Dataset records
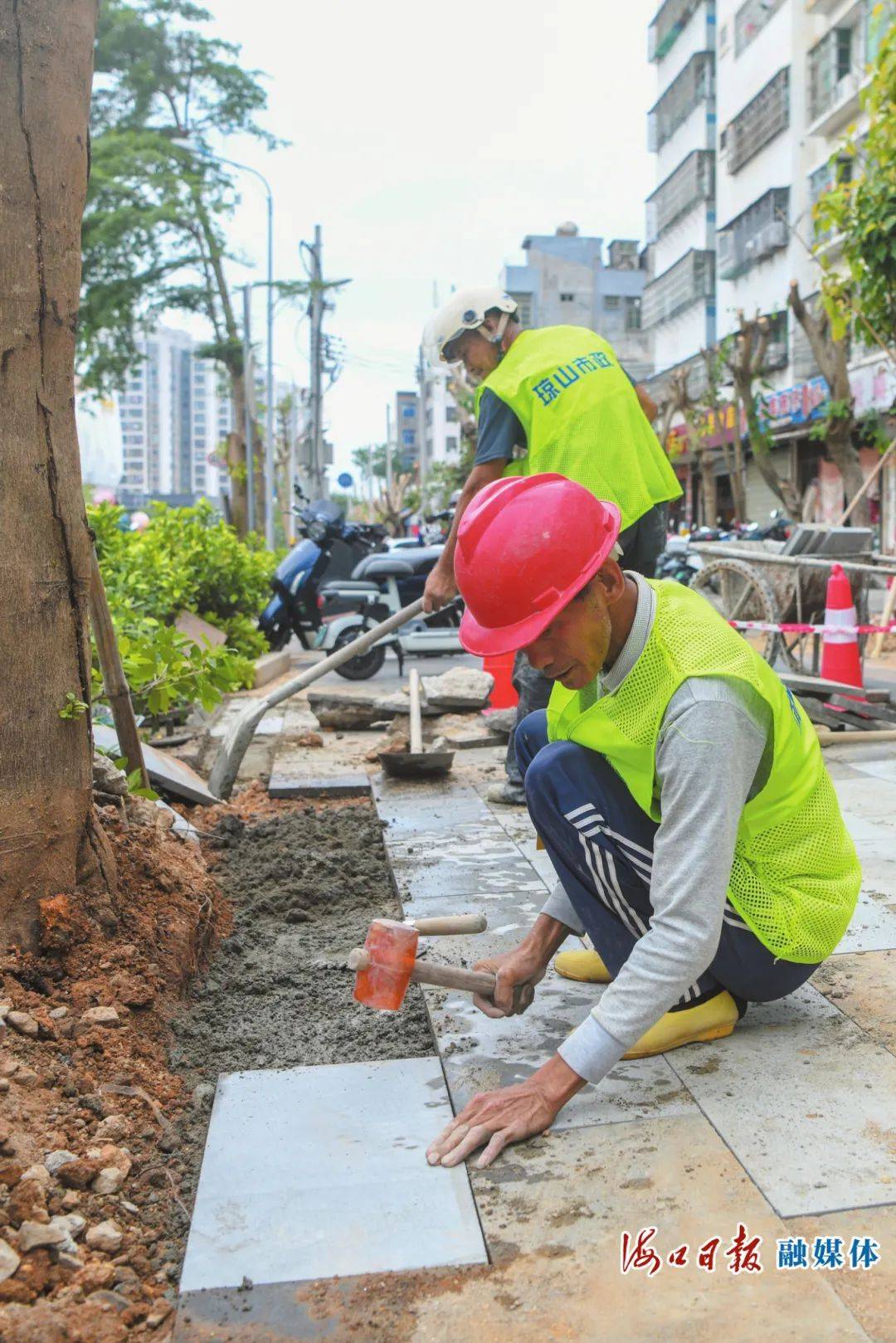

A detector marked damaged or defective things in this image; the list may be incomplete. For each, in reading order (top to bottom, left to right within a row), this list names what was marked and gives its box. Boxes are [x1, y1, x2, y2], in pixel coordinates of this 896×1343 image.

broken concrete slab [93, 730, 220, 800]
broken concrete slab [421, 669, 494, 714]
broken concrete slab [179, 1058, 486, 1289]
broken concrete slab [666, 983, 896, 1224]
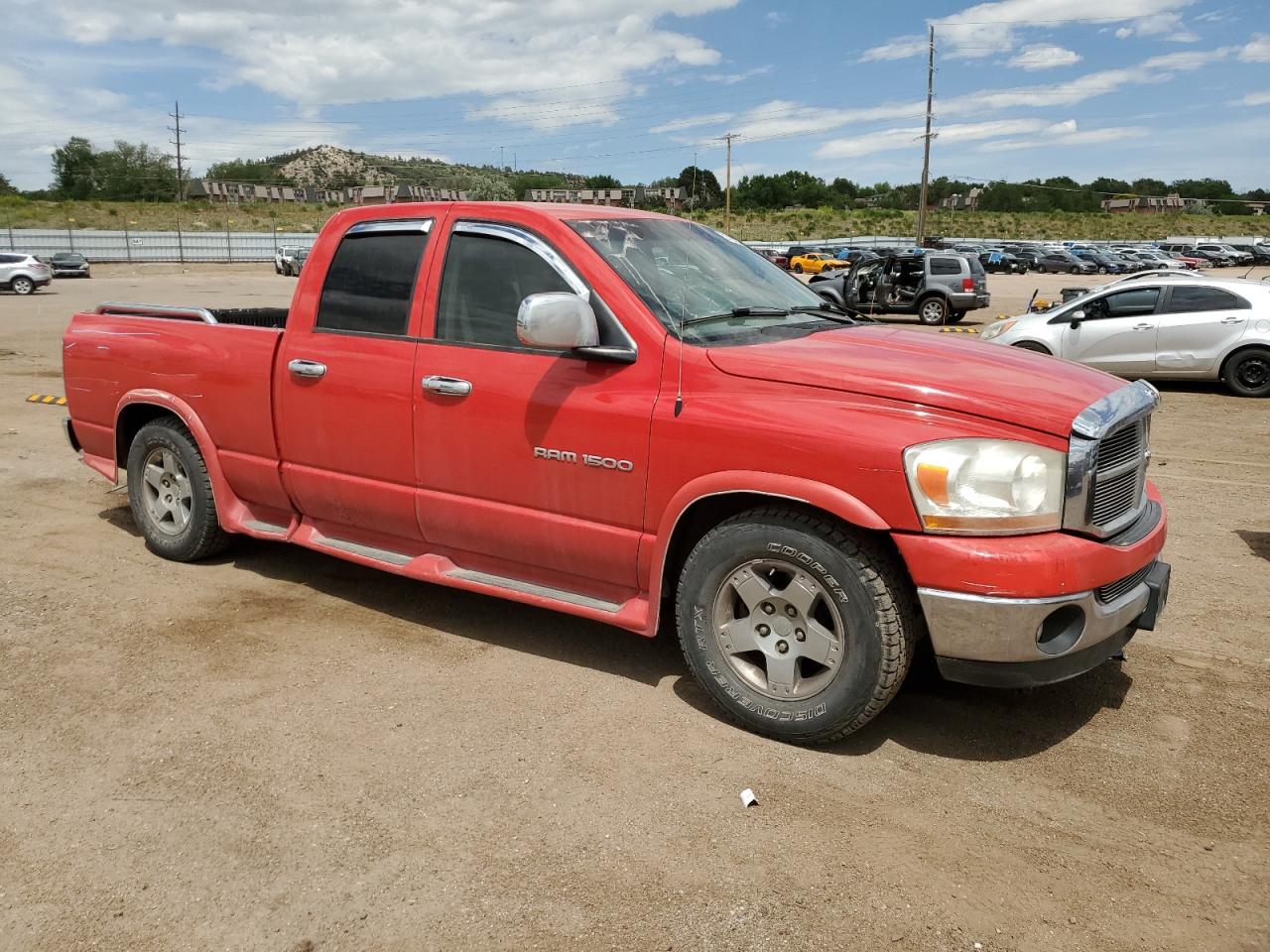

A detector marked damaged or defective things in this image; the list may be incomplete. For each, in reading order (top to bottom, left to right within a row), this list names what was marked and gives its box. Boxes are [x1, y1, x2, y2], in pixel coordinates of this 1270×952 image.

damaged vehicle [813, 251, 990, 327]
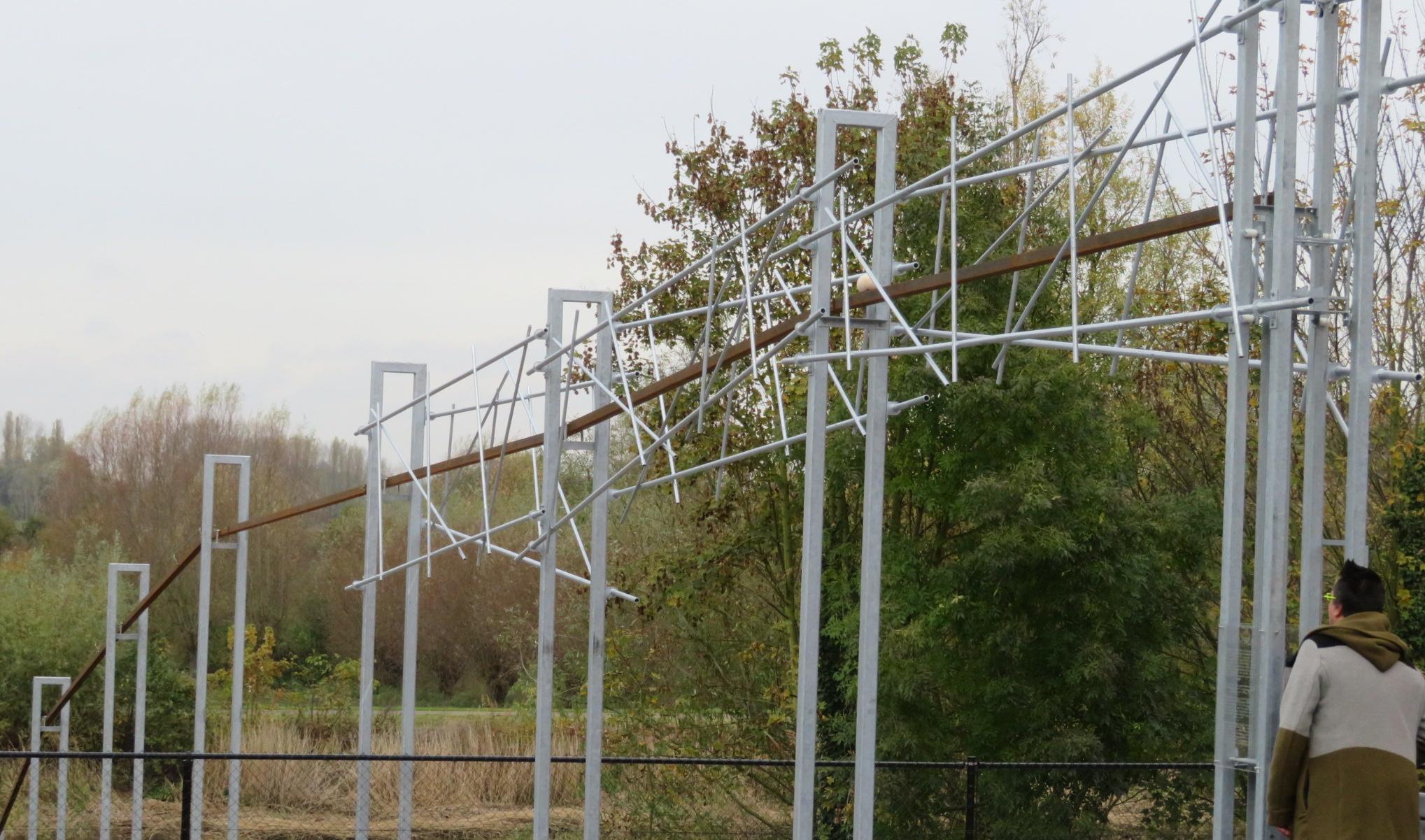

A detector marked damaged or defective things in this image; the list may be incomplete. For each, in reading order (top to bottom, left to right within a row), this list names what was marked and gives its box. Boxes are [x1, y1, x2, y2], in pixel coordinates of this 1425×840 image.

rusty brown beam [0, 199, 1225, 837]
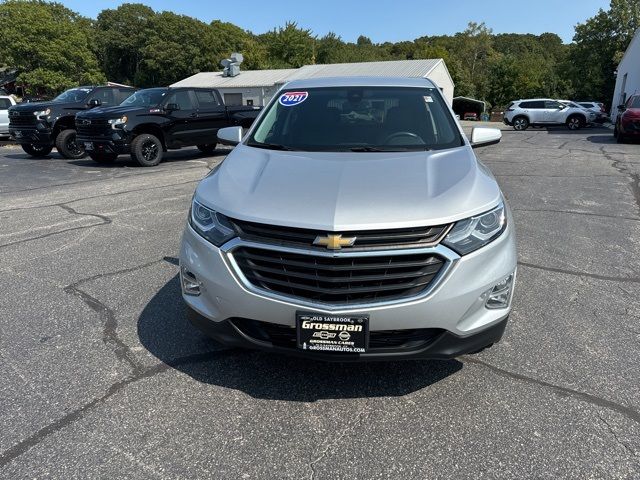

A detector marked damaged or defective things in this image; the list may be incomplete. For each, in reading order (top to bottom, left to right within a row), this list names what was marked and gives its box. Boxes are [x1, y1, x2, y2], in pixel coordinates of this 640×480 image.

crack in asphalt [0, 178, 200, 214]
crack in asphalt [0, 202, 112, 251]
crack in asphalt [516, 262, 640, 284]
crack in asphalt [0, 348, 238, 468]
crack in asphalt [462, 356, 640, 428]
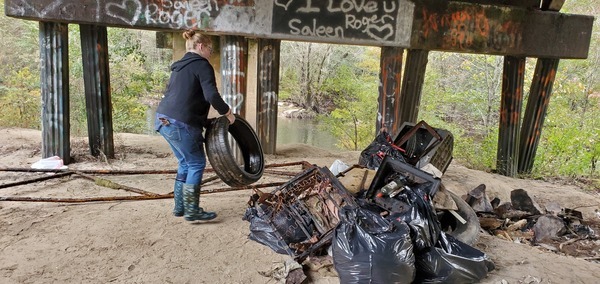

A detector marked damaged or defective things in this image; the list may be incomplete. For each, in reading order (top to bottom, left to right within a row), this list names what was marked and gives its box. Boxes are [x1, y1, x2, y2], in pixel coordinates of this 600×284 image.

pile of burnt debris [241, 122, 494, 284]
pile of burnt debris [466, 183, 600, 260]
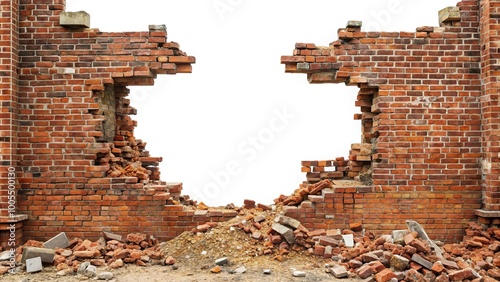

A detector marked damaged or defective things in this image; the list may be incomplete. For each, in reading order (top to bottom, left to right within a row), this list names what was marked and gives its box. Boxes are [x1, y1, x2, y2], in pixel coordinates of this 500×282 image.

damaged brick wall [282, 0, 488, 242]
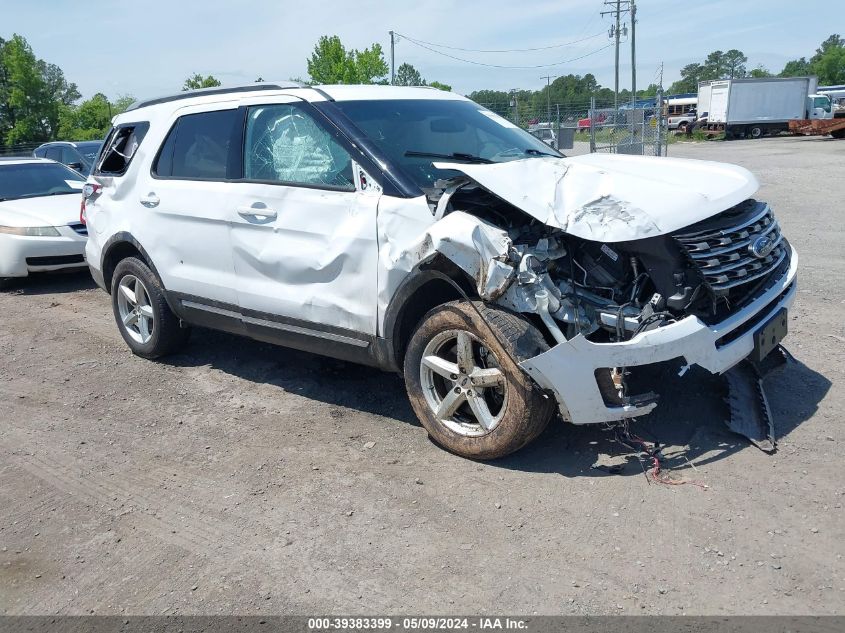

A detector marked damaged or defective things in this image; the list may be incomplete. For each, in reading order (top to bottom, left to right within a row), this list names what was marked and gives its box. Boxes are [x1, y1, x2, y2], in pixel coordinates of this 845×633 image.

shattered windshield [332, 98, 560, 188]
damaged hood [436, 154, 760, 242]
detached bumper [0, 227, 86, 276]
crashed suv [82, 85, 796, 460]
detached bumper [520, 248, 796, 424]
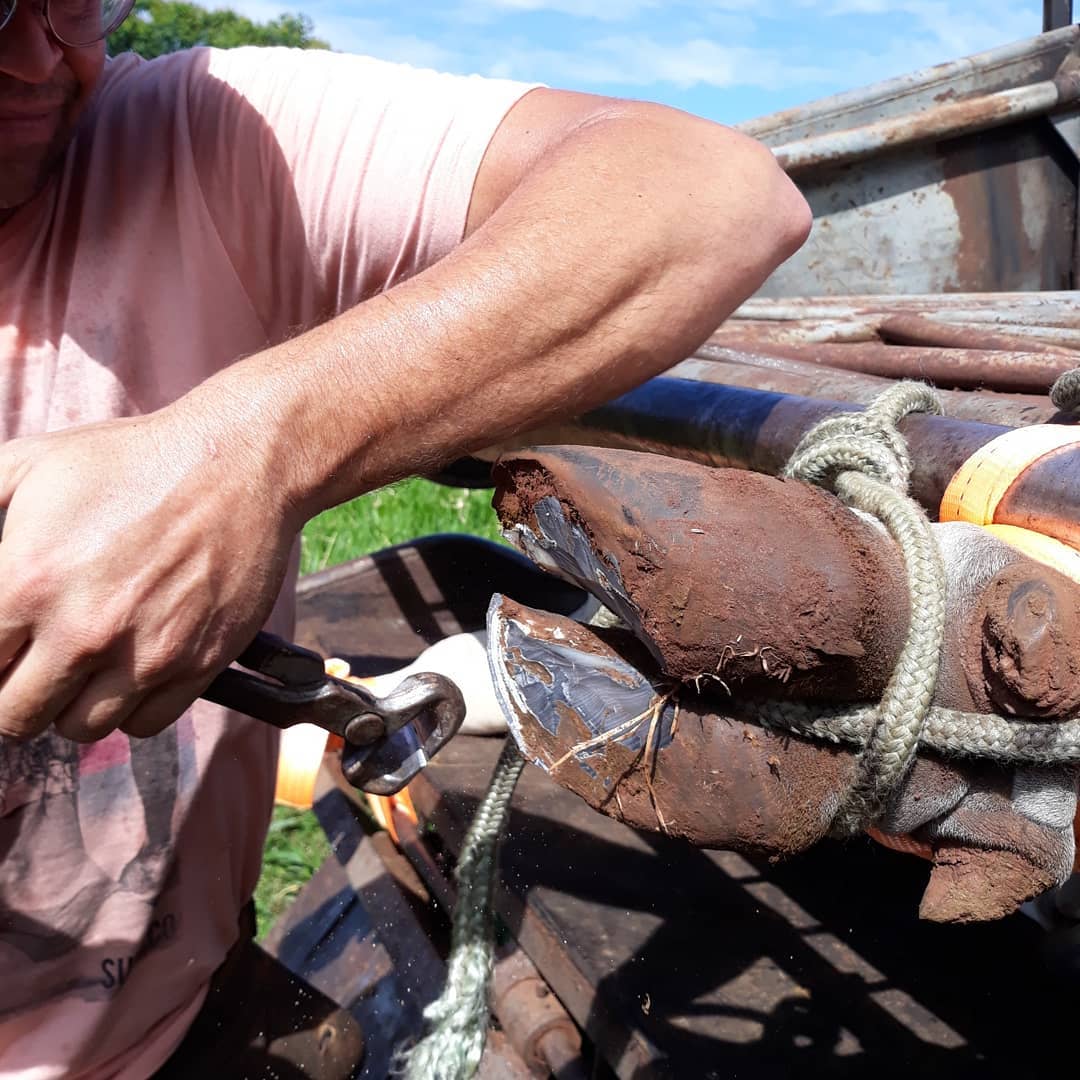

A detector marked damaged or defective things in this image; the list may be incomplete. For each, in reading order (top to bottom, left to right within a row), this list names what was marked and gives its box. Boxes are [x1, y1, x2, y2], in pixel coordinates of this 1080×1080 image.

rusty pipe [773, 51, 1080, 171]
rusty pipe [673, 349, 1062, 425]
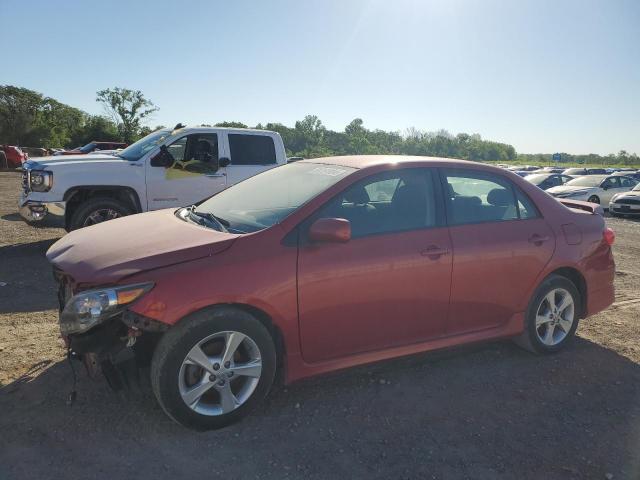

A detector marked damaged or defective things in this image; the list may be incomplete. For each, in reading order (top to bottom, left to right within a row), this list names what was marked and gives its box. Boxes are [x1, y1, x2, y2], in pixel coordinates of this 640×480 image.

crumpled hood [46, 209, 239, 284]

### PROBLEM TO SOLVE:
Would you transcribe all of the data exactly, omitting any pictures?

### ANSWER BOX:
A detector marked damaged or defective things in this image; the list may be incomplete. For each, in reading order (top to bottom, left to right within a row), this list names what was marked and gives its box. Boxes are [x1, y1, x2, y2], in pixel coordinates of this 896×1343 image.

broken concrete slab [93, 730, 220, 800]
broken concrete slab [421, 669, 494, 714]
broken concrete slab [179, 1058, 486, 1289]
broken concrete slab [666, 983, 896, 1224]

A detector marked damaged or defective things in this image; the list may be incomplete. For each, in reading order (top to bottom, left to right within a row), this list names what was marked and gives its box. Boxes are [x1, y1, x2, y2], in pixel coordinates of this 1270×952 image.

damaged vehicle [813, 251, 990, 327]

A detector marked damaged or defective things in this image; the list may be incomplete. For each, in reading order (top to bottom, left to right within a row), this list names what was marked and gives its box. Boxes are [x1, y1, x2, y2], in pixel coordinates of this 1425×840 image.

rusty brown beam [0, 199, 1225, 837]

A detector marked damaged or defective things in this image; the list may be incomplete. For each, in reading order (top to bottom, left to right within a row), this list names what was marked and gives its box. Boxes are [x1, y1, x2, y2], in pixel coordinates of this 640×480 image.

crack in asphalt [0, 178, 200, 214]
crack in asphalt [0, 202, 112, 251]
crack in asphalt [516, 262, 640, 284]
crack in asphalt [0, 348, 238, 468]
crack in asphalt [462, 356, 640, 428]

A detector marked damaged or defective things in this image; the list may be incomplete. For each, in reading order (top to bottom, left to right within a row), this list names what was marked and gives its box. Boxes are [x1, y1, x2, y2], in pixel coordinates of this 600×284 image.

pile of burnt debris [241, 122, 494, 284]
pile of burnt debris [466, 183, 600, 260]

A detector marked damaged or defective things in this image; the list may be incomplete. For each, in reading order (top to bottom, left to right within a row), this list names what was marked and gives its box. Boxes are [x1, y1, x2, y2], in pixel coordinates of this 500×282 image.

damaged brick wall [282, 0, 488, 242]

A detector marked damaged or defective things in this image; the list may be incomplete. For each, in reading order (top to bottom, left to right within a row), this list names what was marked and gives its box. Boxes are [x1, y1, x2, y2], in pixel coordinates of this 845×633 image.

shattered windshield [332, 98, 560, 188]
damaged hood [436, 154, 760, 242]
detached bumper [0, 227, 86, 276]
crashed suv [82, 85, 796, 460]
detached bumper [520, 248, 796, 424]

A detector marked damaged or defective things in this image; the list may be incomplete. For each, in reading order (top to bottom, left to right within a row), this list names what was marked and gives its box. Boxes are [x1, y1, x2, y2], in pixel coordinates of this 1080×1080 image.

rusty pipe [773, 51, 1080, 171]
rusty pipe [673, 349, 1062, 425]

A detector marked damaged or defective things in this image; the list may be incomplete. For each, in reading order (top to bottom, left to right within a row), this list names what was marked and gives its box. Boxes are [x1, y1, x2, y2], in pixel coordinates of this 640×480 image.

crumpled hood [46, 209, 239, 284]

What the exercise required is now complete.